I don't know how many of you followed the Decorah Eagles this year.  I did for a while, but then it got kind of boring to sit and watch nothing happen for minutes and sometimes hours at a time.  I eventually lost interest completely and didn't return.

In case you don't know to what I'm referring, the Decorah Eagles are a pair of bald eagles who have nested for several years in or near the town of Decorah, Iowa, and they had a trio of babies this spring.  There is a webcam set up over the nest to track the eagles 24/7 (not 365, because they do migrate as do all birds.)

You could tune in to the webcam whenever you wanted to and watch the goings on.  In fact, according to Wikipedia, it became one of the most-visited live-stream websites in history. but more on that later...

One of my good friends who stayed with the eagle watch informed me recently that, of the three eaglets, one died when it flew into a power line and was electrocuted, another was apparently mauled by some larger predator and suffered a broken wing and loss of tail feathers, and the third is doing well.  The injured one is being cared for at a rescue center and will probably be returned to the wild soon.

Isn't it prophetic that there were three infants and only two survived infancy, while one of those two was injured and might not have a full life after all.  That is Darwinism at its most basic level, and mirrors life for most species.  Man is the only creature on God's Earth that intervenes and/or interferes with natural selection by salvaging the defective ones.
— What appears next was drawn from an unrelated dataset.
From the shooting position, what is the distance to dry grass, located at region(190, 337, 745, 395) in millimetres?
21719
But that is a topic for another column.

While I was researching the material for this column, I ran across the original Wikipedia source for the Decorah Eagles, and I learned a lot of interesting, if unverified, facts.  For one, the original webcam was set up by Raptor Resource Project in 2007 and was used by PBS for a documentary on eagles in 2008.  For another, the 2013 season was missed due to the eagles moving their nest to a new location, which wasn't found and re-equipped with the webcam in time.  I've linked the Wikipedia webpage above so that you can read all you want from it at your leisure.

"And now..." as the late and great commentator, Paul Harvey, coined the phrase, "...you know the rest of the story."